Consignes
(a) Citez le texte sur le financement de la sécurité sociale depuis « L'évolution des dépenses » jusqu'à « de la Cnaf. » inclus.
(b) Poursuivez le texte sur le financement de la sécurité sociale à partir de l'endroit où il s'arrête.

Texte à lire
+--
M. Alain Vasselle a souhaité savoir quelles pourraient être les conséquences d'une augmentation aujourd'hui de la TVA sur la croissance et sur l'emploi.

M. Philippe Josse a insisté sur l'importance du contexte économique et des réformes. Compte tenu de la situation de notre pays, il paraît difficile d'y envisager une transposition parfaite de la réforme allemande.

L'évolution des dépenses sociales suit actuellement une courbe supérieure à celle de la croissance du PIB. Il n'est toutefois pas évident que cette situation se maintienne en l'état. En effet, des comparaisons internationales montrent que, pour l'assurance maladie, le financement public est, en France, de deux points supérieur à la moyenne européenne. Des gains d'efficacité existent, et pas seulement par la suppression de prestations.

La rectification des frontières entre budget de l'Etat et sécurité sociale doit se faire selon la méthode du faisceau d'indices, en particulier dans le champ de la famille. Le réseau des Caf est en effet de plus en plus utilisé comme un guichet de proximité pour toutes sortes de dispositifs, dont le RMI, qui d'ailleurs ne transite pas par les comptes de la Cnaf.

La procédure d'élaboration de l'annexe B de projection pluriannuelle du projet de loi de financement de la sécurité sociale intervient en principe en cohérence et au même moment que celle du rapport économique, social et financier annexé au projet de loi de finances.

Sur la manière de prévoir l'évolution de l'Ondam, deux difficultés doivent être soulignées : les fréquents changements de périmètre ainsi que l'absence de justification au premier euro de cet objectif de dépense.

M. François Carayon, sous-directeur à la direction du budget, a précisé que, sur ce point, des améliorations devraient pouvoir intervenir dans le cadre du projet de loi de financement de la sécurité sociale pour 2008 grâce à des progrès sur l'analyse tendancielle et sur l'évaluation de l'impact des mesures nouvelles. Il est important de ne pas limiter l'approche à l'évolution en pourcentage de l'Ondam, mais de se pencher aussi et surtout sur le contenu des dépenses couvertes par l'Ondam.
+--
Entrées répertoriées
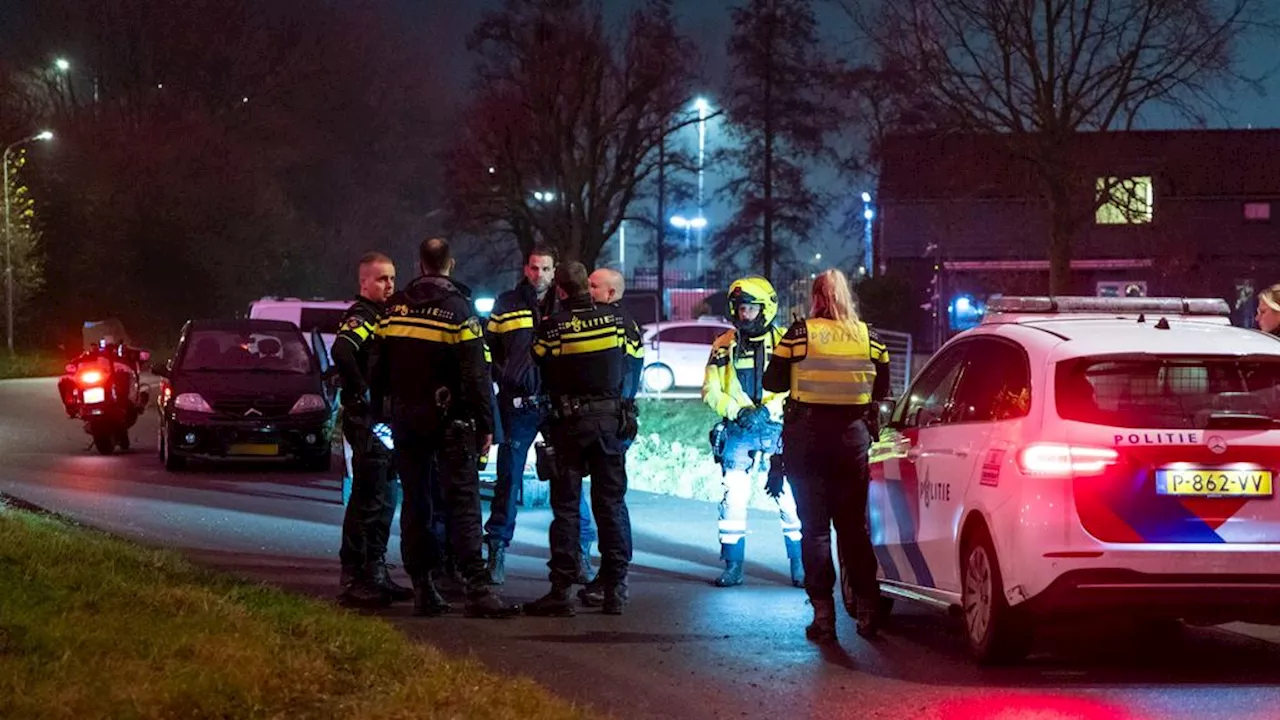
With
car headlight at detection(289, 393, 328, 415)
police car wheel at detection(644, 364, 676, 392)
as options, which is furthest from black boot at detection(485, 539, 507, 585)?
police car wheel at detection(644, 364, 676, 392)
+--
Ensemble des réponses
(a)
L'évolution des dépenses sociales suit actuellement une courbe supérieure à celle de la croissance du PIB. Il n'est toutefois pas évident que cette situation se maintienne en l'état. En effet, des comparaisons internationales montrent que, pour l'assurance maladie, le financement public est, en France, de deux points supérieur à la moyenne européenne. Des gains d'efficacité existent, et pas seulement par la suppression de prestations.

La rectification des frontières entre budget de l'Etat et sécurité sociale doit se faire selon la méthode du faisceau d'indices, en particulier dans le champ de la famille. Le réseau des Caf est en effet de plus en plus utilisé comme un guichet de proximité pour toutes sortes de dispositifs, dont le RMI, qui d'ailleurs ne transite pas par les comptes de la Cnaf.

(b)
M. Philippe Josse a ensuite fait observer que la solidarité nationale finance, d'ores et déjà, 88 % des dépenses du Ffipsa. Pour trouver une solution à la situation structurellement déficitaire de ce fonds, trois approches sont possibles : considérer que le Ffipsa est un régime de protection sociale autonome qui, modulo les mécanismes de compensation, doit s'autofinancer, ce qui signifie un retour à l'équilibre par une augmentation des cotisations et une maîtrise des prestations ; estimer que s'agissant d'un régime de protection sociale comme un autre, il revient à l'ensemble des régimes de protection sociale de prendre en charge le déficit du Ffipsa grâce à une décision du législateur financier social en ce sens ; rappeler que le Ffipsa était auparavant un budget annexe équilibré grâce à une subvention budgétaire et que celle-ci, actuellement prévue « le cas échéant », s'impose à l'Etat en raison du caractère particulier du secteur agricole.

Les trois solutions ont leur justification, ce qui signifie que chacune des trois parties identifiées devra faire un effort, la difficulté étant évidemment de paramétrer celui-ci pour chacune.

Puis M. Philippe Josse est revenu sur le dispositif du comité d'alerte qui est une très bonne chose et qui pourrait être étendu, comme l'a annoncé le Premier ministre lors de la dernière conférence des finances publiques. Il permet de concentrer l'attention sur la dépense et d'instruire les débats du Parlement.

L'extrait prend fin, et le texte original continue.